Below is some data. Retype exactly the lines starting at the one with "scientific name: Rodentia" and ending at the one with "United States, site archbold_FL-17.".

####

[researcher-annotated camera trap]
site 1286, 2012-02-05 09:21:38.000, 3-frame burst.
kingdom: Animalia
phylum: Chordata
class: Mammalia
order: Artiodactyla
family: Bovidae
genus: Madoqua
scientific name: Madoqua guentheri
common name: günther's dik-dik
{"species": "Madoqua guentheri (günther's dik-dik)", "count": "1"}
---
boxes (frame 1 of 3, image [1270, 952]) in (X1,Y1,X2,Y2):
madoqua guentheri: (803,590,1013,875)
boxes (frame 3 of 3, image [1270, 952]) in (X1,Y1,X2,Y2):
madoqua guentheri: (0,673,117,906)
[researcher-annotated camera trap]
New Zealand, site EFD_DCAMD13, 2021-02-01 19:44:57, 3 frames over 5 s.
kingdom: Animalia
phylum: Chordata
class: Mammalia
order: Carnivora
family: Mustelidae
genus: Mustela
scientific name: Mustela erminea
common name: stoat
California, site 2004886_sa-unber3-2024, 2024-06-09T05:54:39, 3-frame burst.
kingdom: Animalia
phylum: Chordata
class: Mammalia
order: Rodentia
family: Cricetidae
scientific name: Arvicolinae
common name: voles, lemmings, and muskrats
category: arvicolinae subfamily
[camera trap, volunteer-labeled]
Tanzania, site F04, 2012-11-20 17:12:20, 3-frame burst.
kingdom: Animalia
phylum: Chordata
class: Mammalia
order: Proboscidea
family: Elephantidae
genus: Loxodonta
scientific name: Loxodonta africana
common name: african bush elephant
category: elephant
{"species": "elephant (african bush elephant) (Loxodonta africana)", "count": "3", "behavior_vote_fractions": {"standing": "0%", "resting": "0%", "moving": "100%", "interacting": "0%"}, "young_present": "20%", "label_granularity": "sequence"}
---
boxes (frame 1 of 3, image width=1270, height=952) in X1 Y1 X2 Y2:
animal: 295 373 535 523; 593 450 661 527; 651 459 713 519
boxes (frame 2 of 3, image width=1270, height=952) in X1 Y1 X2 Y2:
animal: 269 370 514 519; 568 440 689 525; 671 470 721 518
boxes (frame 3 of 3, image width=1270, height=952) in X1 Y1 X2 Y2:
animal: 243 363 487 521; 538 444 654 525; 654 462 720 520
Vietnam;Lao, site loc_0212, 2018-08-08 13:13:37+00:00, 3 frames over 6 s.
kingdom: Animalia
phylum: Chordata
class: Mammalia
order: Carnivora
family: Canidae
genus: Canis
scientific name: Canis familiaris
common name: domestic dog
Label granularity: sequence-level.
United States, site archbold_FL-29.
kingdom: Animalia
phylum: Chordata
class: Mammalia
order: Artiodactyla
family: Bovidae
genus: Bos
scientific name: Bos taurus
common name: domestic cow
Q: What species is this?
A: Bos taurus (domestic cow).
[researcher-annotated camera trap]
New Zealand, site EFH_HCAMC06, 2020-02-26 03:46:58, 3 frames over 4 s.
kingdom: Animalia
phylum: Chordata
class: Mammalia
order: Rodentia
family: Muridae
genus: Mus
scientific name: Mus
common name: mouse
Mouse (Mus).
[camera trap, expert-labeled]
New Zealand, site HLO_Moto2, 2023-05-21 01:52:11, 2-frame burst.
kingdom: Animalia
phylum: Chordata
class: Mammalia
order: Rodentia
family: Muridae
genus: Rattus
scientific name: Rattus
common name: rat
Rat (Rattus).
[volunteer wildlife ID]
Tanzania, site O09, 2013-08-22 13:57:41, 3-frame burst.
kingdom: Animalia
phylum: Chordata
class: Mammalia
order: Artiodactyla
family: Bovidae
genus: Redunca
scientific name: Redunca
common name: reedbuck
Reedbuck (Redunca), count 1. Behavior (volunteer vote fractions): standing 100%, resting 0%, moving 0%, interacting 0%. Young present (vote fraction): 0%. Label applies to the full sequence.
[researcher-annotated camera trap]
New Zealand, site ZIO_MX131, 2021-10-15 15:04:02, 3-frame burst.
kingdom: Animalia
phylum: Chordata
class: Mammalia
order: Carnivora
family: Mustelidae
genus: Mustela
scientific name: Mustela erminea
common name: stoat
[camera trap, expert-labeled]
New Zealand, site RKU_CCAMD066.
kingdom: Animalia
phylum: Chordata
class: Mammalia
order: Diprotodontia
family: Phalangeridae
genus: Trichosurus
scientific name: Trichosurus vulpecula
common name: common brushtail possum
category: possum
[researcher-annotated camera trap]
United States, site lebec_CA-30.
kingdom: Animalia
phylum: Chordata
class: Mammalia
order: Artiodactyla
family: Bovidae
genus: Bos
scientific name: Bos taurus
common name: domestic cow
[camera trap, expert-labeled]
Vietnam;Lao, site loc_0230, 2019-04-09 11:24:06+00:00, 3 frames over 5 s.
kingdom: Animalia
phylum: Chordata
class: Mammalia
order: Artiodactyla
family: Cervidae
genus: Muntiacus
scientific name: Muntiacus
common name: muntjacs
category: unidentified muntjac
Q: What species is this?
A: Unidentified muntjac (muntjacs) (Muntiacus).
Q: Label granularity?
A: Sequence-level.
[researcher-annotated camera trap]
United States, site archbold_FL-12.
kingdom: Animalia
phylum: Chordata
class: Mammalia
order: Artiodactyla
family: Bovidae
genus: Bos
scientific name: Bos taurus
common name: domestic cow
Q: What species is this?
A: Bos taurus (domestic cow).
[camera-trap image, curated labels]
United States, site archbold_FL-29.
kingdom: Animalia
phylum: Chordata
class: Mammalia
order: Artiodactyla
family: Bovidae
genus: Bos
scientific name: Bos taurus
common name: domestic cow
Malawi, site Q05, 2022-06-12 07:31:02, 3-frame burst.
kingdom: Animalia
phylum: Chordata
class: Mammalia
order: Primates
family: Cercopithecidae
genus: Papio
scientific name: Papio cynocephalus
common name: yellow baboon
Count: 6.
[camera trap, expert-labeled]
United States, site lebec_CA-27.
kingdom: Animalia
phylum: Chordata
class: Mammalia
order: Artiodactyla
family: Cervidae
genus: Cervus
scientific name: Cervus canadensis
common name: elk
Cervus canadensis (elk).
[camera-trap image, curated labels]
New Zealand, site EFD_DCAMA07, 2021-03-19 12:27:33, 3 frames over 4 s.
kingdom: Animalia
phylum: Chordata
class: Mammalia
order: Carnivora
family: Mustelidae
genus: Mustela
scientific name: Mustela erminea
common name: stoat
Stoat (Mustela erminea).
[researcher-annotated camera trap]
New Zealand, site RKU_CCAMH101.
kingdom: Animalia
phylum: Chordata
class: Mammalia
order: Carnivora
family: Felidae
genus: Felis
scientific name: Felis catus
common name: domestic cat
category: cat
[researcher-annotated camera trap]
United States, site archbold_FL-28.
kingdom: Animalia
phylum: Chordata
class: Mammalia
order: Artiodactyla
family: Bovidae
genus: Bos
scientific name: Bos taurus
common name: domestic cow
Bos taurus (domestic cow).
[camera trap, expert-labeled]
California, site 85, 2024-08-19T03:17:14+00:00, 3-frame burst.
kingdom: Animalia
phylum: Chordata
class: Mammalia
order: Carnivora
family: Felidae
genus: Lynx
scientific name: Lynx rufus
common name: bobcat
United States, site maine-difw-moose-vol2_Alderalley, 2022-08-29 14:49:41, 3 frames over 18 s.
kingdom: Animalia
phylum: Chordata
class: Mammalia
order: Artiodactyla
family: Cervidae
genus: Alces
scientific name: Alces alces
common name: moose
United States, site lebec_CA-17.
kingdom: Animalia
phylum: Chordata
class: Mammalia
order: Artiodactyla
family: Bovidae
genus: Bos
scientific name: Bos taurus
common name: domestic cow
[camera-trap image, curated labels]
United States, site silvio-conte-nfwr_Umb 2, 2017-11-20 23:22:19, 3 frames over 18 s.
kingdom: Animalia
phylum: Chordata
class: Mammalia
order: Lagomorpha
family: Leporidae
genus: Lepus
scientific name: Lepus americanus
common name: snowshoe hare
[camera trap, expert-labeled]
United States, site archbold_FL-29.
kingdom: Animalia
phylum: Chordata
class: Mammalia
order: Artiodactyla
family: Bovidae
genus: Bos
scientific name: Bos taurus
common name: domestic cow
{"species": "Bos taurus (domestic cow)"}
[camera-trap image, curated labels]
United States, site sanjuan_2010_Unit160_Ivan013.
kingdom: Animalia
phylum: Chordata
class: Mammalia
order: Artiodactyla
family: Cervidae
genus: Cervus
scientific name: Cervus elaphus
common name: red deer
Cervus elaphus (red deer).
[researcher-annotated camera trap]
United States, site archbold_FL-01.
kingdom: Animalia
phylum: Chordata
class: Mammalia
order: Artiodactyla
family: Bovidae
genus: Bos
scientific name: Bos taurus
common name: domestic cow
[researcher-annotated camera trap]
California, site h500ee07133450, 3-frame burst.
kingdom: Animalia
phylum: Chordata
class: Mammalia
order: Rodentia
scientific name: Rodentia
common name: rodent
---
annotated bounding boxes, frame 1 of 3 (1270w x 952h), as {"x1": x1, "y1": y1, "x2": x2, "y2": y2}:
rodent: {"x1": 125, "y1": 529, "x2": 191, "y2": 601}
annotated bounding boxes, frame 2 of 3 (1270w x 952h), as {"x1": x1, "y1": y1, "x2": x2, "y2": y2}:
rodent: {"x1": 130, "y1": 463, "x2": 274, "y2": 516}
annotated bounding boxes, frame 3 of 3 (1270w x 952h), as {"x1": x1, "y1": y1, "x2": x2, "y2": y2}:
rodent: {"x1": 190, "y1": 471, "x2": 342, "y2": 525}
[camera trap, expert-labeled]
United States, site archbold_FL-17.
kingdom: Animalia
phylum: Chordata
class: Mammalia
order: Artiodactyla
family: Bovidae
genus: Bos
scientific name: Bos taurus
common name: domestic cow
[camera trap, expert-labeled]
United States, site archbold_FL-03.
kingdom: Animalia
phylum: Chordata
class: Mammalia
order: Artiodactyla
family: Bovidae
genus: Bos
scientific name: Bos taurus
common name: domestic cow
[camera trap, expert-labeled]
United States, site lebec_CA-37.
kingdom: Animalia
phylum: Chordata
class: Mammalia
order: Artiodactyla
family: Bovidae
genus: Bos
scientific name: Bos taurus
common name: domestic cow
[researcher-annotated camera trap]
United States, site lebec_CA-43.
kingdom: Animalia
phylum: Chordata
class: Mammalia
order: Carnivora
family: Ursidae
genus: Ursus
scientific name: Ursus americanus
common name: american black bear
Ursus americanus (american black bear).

####

▶ **Response below**:
scientific name: Rodentia
common name: rodent
---
annotated bounding boxes, frame 1 of 3 (1270w x 952h), as {"x1": x1, "y1": y1, "x2": x2, "y2": y2}:
rodent: {"x1": 125, "y1": 529, "x2": 191, "y2": 601}
annotated bounding boxes, frame 2 of 3 (1270w x 952h), as {"x1": x1, "y1": y1, "x2": x2, "y2": y2}:
rodent: {"x1": 130, "y1": 463, "x2": 274, "y2": 516}
annotated bounding boxes, frame 3 of 3 (1270w x 952h), as {"x1": x1, "y1": y1, "x2": x2, "y2": y2}:
rodent: {"x1": 190, "y1": 471, "x2": 342, "y2": 525}
[camera trap, expert-labeled]
United States, site archbold_FL-17.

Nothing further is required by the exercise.